其实还有更新的结论是,在新的MYSQL版本中BLOB字段并不是性能损失的原因。更具体的原因,下次将我理解的MYSQL索引的过程写下来
———————————-2015-11-19以上—————————————
最近公司项目中遇到了性能问题,是关于BLOB字段带来的性能损失。
首先在数据库中创建了这么两个表
CREATE TABLE `icsp_alarm_summarieswith` (
`code` char(12) NOT NULL,
`org_id` int(11) DEFAULT '10000',
`schema_code` varchar(12) DEFAULT NULL,
`task_code` varchar(12) DEFAULT NULL,
`task_detail_code` varchar(12) DEFAULT NULL,
`title` varchar(128) DEFAULT NULL,
`alarm_time` datetime DEFAULT NULL,
`category0` int(11) DEFAULT '0',
`category1` int(11) DEFAULT '0',
`similar` int(11) DEFAULT '0',
`alarm_category` int(11) DEFAULT '1',
`alarm_level` int(11) DEFAULT '1',
`alarm_resp` varchar(12) DEFAULT NULL,
`site_code` varchar(10) DEFAULT NULL,
`url` varchar(512) DEFAULT NULL,
`url_md5` varchar(32) DEFAULT NULL,
`content` longblob,
`content_length` bigint(20) DEFAULT '0',
`content_summary` varchar(256) DEFAULT NULL,
`content_type` varchar(64) DEFAULT NULL,
`content_md5` varchar(32) DEFAULT NULL,
`description` varchar(128) DEFAULT NULL,
`state` int(11) DEFAULT '0',
PRIMARY KEY (`code`)

### [提取数据]
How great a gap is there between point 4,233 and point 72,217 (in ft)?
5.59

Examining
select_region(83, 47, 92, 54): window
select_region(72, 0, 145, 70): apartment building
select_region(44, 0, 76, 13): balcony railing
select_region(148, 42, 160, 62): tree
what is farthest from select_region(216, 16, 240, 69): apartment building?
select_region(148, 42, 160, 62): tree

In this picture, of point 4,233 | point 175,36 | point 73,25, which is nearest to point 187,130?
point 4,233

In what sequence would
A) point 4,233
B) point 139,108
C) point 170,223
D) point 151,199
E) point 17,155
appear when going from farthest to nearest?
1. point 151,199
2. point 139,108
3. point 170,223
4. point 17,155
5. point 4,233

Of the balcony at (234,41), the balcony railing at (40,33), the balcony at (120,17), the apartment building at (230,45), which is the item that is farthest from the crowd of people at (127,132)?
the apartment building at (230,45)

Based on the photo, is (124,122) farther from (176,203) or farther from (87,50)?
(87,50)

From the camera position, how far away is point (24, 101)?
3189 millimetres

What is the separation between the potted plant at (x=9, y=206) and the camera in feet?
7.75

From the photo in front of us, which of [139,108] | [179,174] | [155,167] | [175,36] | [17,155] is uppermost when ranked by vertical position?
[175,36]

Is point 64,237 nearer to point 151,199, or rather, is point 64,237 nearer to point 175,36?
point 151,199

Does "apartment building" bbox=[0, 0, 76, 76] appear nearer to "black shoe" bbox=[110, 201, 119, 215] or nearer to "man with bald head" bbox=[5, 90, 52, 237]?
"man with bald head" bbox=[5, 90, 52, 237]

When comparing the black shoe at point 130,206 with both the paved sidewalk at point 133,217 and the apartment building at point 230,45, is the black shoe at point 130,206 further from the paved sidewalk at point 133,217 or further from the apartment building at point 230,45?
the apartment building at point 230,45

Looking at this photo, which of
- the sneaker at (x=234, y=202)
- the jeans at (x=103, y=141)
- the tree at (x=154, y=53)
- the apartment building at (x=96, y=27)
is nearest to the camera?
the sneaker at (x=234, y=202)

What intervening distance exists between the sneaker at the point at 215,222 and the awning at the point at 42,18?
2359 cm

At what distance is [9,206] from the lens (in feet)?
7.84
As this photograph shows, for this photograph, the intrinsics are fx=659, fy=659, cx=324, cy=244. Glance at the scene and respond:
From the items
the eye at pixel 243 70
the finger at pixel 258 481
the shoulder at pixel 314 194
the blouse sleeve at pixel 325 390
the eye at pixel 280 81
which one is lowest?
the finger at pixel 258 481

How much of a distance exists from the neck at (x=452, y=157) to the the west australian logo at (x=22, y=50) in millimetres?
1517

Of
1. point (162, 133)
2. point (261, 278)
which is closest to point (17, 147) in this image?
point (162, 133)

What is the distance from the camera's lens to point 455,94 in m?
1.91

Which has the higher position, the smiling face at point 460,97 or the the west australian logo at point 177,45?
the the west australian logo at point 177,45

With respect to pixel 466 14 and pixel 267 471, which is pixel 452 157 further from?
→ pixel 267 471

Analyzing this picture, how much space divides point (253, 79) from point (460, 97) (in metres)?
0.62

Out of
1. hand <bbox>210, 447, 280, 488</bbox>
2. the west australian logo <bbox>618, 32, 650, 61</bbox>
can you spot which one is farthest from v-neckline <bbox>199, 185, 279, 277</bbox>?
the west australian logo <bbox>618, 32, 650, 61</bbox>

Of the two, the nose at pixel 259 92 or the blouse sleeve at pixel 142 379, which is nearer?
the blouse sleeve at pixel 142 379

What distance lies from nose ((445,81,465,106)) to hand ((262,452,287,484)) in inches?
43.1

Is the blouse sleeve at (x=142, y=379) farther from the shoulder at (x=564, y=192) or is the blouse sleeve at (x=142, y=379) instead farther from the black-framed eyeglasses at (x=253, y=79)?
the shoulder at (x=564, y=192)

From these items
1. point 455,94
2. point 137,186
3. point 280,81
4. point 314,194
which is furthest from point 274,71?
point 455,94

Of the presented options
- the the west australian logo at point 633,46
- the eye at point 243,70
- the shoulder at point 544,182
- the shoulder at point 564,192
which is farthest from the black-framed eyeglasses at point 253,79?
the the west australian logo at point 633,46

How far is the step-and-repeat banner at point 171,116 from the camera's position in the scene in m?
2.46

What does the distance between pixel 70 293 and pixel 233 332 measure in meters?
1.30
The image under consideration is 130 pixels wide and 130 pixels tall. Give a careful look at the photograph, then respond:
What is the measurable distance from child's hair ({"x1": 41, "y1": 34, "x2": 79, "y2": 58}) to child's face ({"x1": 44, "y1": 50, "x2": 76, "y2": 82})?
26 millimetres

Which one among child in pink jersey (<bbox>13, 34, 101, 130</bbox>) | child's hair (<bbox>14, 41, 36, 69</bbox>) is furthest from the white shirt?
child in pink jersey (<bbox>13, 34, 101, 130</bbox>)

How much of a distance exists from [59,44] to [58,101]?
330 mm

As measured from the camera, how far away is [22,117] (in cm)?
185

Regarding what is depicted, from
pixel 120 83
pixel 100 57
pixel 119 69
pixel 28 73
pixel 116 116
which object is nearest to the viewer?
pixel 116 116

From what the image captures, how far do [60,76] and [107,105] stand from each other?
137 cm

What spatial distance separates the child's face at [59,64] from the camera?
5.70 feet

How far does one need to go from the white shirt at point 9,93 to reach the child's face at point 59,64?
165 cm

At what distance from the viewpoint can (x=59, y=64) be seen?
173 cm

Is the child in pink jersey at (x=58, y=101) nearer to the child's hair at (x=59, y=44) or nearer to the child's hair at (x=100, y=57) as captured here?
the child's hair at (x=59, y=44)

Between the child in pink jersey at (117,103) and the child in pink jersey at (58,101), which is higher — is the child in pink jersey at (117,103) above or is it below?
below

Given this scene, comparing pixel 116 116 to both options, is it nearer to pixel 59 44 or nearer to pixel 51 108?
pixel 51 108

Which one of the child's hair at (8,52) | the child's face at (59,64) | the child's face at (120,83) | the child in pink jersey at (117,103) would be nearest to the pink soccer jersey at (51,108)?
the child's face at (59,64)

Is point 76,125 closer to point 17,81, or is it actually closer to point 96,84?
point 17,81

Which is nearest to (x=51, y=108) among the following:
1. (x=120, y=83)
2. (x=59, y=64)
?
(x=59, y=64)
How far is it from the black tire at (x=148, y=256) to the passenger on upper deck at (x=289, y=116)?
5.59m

### [练习内容]
(a) 判断下列说法是否符合选段,每条答"是"或"否",并原样引用选段中起决定作用的文字:(i) 较新的结论认为,在新的MYSQL版本中BLOB字段不是性能损失的原因;(ii) 表`icsp_alarm_summarieswith`的主键是`org_id`;(iii) `content`字段的类型是longblob。
(b) 把选段中的"最近公司项目中遇到了性能问题,是关于BLOB字段带来的性能损失。"译成英语。

### [参考答案]
(a)
(i) 是。"在新的MYSQL版本中BLOB字段并不是性能损失的原因"
(ii) 否。"PRIMARY KEY (`code`)"
(iii) 是。"`content` longblob,"

(b) Recently, a company project ran into a performance problem involving the performance loss caused by BLOB fields.